Presbyterian Moderator refuses to shake the Pope's hand
The leader of the largest Protestant church in Northern Ireland has refused to shake the Pope's hand.
The Presbyterian Moderator, Dr Norman Hamilton, plans to go to a service in Westminster on Friday, attended by the Pope and the Archbishop of Canterbury.
But Dr Hamilton said he turned down the opportunity to be presented to the Pope after the service because of "troubling issues" which needed to be addressed.
He insisted his decision was not a snub to Catholics or Pope Benedict XVI.
He said he had changed his plans in order to accept an invitation to attend Friday's ceremony because he wanted to show "proper respect to the Roman Catholic people of Ireland and their leader".

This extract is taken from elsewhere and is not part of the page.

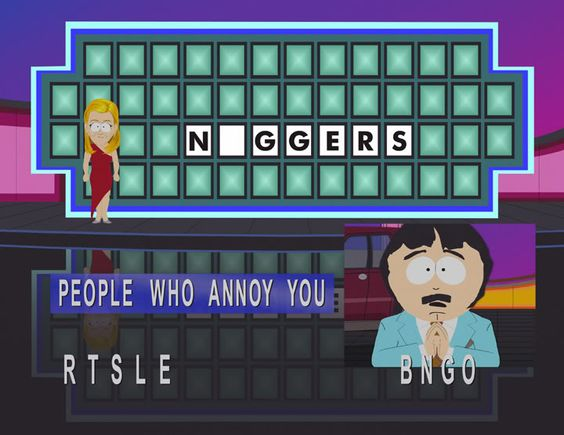 South Park Essay Mexicans Be Like Memes - image 10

However, the moderator said he had declined the opportunity to be presented to the Pope or to shake his hand after the service because there were a number of issues which needed "substantive discussion back in Ireland".
"There appear to be troubling differences between us on how we deal with the past," he said.
"Colleagues of mine are picking up pastoral issues within the Catholic Church, where Catholic families are coming to them asking for pastoral help, sometimes in the most difficult of circumstances, because they do not want Catholic clergy to deal with them in light of the abuse scandals."
He added he hoped people would understand that he was in "difficult circumstances, where there were all sorts of conflicting pressures".
Dr Hamilton was elected as the moderator of the Presbyterian Church in Ireland in March.
The 63-year-old became a significant public figure as a result of his mediation work in the Holy Cross dispute in north Belfast in 2001.